• Written request:
Write out the whole listing below, every line word for word, with nothing changed.

**********

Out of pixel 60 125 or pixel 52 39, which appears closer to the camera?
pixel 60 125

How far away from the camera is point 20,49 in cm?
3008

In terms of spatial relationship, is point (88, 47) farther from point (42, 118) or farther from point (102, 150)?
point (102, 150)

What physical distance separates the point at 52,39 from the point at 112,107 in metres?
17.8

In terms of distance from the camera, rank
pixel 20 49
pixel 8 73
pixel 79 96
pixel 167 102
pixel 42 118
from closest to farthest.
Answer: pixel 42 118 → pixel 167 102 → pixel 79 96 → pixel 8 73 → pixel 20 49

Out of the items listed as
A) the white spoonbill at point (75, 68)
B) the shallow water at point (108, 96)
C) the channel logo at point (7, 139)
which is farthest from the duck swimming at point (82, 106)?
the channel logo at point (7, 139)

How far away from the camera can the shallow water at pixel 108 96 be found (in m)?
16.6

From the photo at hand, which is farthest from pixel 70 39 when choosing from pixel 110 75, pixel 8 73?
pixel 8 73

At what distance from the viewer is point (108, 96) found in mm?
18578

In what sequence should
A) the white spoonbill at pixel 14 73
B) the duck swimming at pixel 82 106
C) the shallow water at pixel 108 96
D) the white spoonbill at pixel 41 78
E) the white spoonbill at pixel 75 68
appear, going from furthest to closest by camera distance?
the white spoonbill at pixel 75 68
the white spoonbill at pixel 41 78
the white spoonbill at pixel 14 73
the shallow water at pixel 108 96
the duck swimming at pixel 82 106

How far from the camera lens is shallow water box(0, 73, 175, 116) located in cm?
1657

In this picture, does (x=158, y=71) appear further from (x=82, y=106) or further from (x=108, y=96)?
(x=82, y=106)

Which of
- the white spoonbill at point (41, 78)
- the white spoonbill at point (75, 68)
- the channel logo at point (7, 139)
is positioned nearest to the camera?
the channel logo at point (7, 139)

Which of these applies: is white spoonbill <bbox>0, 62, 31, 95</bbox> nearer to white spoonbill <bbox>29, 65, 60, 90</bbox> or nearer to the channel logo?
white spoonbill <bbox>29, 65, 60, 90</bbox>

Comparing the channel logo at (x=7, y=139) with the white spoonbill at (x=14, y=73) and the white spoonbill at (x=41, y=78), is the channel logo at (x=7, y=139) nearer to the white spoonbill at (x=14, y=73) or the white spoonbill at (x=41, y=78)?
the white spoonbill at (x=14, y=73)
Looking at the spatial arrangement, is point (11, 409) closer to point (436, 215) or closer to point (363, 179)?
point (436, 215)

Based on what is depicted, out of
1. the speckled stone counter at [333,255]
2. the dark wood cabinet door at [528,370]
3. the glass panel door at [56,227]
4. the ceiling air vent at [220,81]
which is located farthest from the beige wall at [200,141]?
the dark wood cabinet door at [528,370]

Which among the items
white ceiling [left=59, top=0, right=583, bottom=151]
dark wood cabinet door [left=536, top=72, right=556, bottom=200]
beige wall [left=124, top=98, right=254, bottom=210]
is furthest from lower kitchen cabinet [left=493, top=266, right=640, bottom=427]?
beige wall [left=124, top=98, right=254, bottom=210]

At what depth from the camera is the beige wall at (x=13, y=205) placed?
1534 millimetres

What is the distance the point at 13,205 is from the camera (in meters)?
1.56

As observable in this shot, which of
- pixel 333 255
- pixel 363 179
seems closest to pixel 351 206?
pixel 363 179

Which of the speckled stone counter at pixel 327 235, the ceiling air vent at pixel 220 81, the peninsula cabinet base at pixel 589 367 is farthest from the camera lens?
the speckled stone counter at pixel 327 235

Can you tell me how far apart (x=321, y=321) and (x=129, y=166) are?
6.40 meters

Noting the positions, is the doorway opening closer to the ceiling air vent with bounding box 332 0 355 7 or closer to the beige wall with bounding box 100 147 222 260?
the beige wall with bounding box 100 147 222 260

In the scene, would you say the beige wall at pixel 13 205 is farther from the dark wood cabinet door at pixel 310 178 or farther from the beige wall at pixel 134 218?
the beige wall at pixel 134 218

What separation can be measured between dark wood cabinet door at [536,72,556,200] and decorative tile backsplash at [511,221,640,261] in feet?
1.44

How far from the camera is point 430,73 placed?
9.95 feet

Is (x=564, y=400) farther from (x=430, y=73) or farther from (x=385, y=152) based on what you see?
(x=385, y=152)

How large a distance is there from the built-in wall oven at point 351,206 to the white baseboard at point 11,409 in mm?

**********

• Reply to the exercise:
Out of pixel 60 125 or pixel 52 39, which appears closer to the camera?
pixel 60 125

How far away from the camera is point 20,49 in cm?
3008

In terms of spatial relationship, is point (88, 47) farther from point (42, 118) or farther from point (102, 150)?
point (102, 150)

What physical distance separates the point at 52,39 from the point at 112,107 in metres?
17.8

In terms of distance from the camera, rank
pixel 20 49
pixel 8 73
pixel 79 96
pixel 167 102
pixel 42 118
from closest to farthest.
Answer: pixel 42 118 → pixel 167 102 → pixel 79 96 → pixel 8 73 → pixel 20 49

Out of the items listed as
A) the white spoonbill at point (75, 68)
B) the shallow water at point (108, 96)
C) the channel logo at point (7, 139)
which is farthest from the duck swimming at point (82, 106)?
the channel logo at point (7, 139)

How far away from the camera can the shallow water at pixel 108 96 be found (in m)?
16.6

From the photo at hand, which is farthest from pixel 70 39 when choosing from pixel 110 75, pixel 8 73?
pixel 8 73

At what distance from the viewer is point (108, 96) found in mm?
18578

In what sequence should
A) the white spoonbill at pixel 14 73
B) the duck swimming at pixel 82 106
C) the shallow water at pixel 108 96
D) the white spoonbill at pixel 41 78
E) the white spoonbill at pixel 75 68
appear, going from furthest to closest by camera distance?
the white spoonbill at pixel 75 68
the white spoonbill at pixel 41 78
the white spoonbill at pixel 14 73
the shallow water at pixel 108 96
the duck swimming at pixel 82 106

How far from the camera lens is shallow water box(0, 73, 175, 116) located in cm?
1657

In this picture, does (x=158, y=71) appear further from (x=82, y=106) or further from (x=108, y=96)?
(x=82, y=106)

Which of
- the white spoonbill at point (41, 78)
- the white spoonbill at point (75, 68)
- the channel logo at point (7, 139)
is positioned nearest to the camera?
the channel logo at point (7, 139)

Which of these applies: is white spoonbill <bbox>0, 62, 31, 95</bbox> nearer to white spoonbill <bbox>29, 65, 60, 90</bbox> or nearer to the channel logo?
white spoonbill <bbox>29, 65, 60, 90</bbox>

Comparing the channel logo at (x=7, y=139) with the white spoonbill at (x=14, y=73) and the white spoonbill at (x=41, y=78), is the channel logo at (x=7, y=139) nearer to the white spoonbill at (x=14, y=73) or the white spoonbill at (x=41, y=78)?
the white spoonbill at (x=14, y=73)
Looking at the spatial arrangement, is point (11, 409) closer to point (436, 215) or closer to point (363, 179)?
point (436, 215)

Based on what is depicted, out of
1. the speckled stone counter at [333,255]
2. the dark wood cabinet door at [528,370]
3. the glass panel door at [56,227]
4. the ceiling air vent at [220,81]
which is located farthest from the beige wall at [200,141]?
the dark wood cabinet door at [528,370]

Which among the items
white ceiling [left=59, top=0, right=583, bottom=151]
dark wood cabinet door [left=536, top=72, right=556, bottom=200]
beige wall [left=124, top=98, right=254, bottom=210]
is furthest from lower kitchen cabinet [left=493, top=266, right=640, bottom=427]?
beige wall [left=124, top=98, right=254, bottom=210]

At what depth from the camera is the beige wall at (x=13, y=205) placed?
1534 millimetres

What is the distance the point at 13,205 is from the camera (in meters)?
1.56

As observable in this shot, which of
- pixel 333 255
- pixel 363 179
seems closest to pixel 351 206?
pixel 363 179

Which of the speckled stone counter at pixel 327 235, the ceiling air vent at pixel 220 81, the peninsula cabinet base at pixel 589 367 is farthest from the camera lens?
the speckled stone counter at pixel 327 235

Can you tell me how far apart (x=321, y=321) and (x=129, y=166) are?
6.40 meters

Noting the positions, is the doorway opening closer to the ceiling air vent with bounding box 332 0 355 7 or closer to the beige wall with bounding box 100 147 222 260?
the beige wall with bounding box 100 147 222 260

In the scene, would you say the beige wall at pixel 13 205 is farther from the dark wood cabinet door at pixel 310 178 or farther from the beige wall at pixel 134 218?
the beige wall at pixel 134 218

What separation can be measured between dark wood cabinet door at [536,72,556,200] and decorative tile backsplash at [511,221,640,261] in feet?
1.44

How far from the camera is point 430,73 placed?
9.95 feet

Is (x=564, y=400) farther from (x=430, y=73) or farther from (x=385, y=152) based on what you see?
(x=385, y=152)

How large a distance is there from the built-in wall oven at point 351,206 to the white baseboard at point 11,409 in mm?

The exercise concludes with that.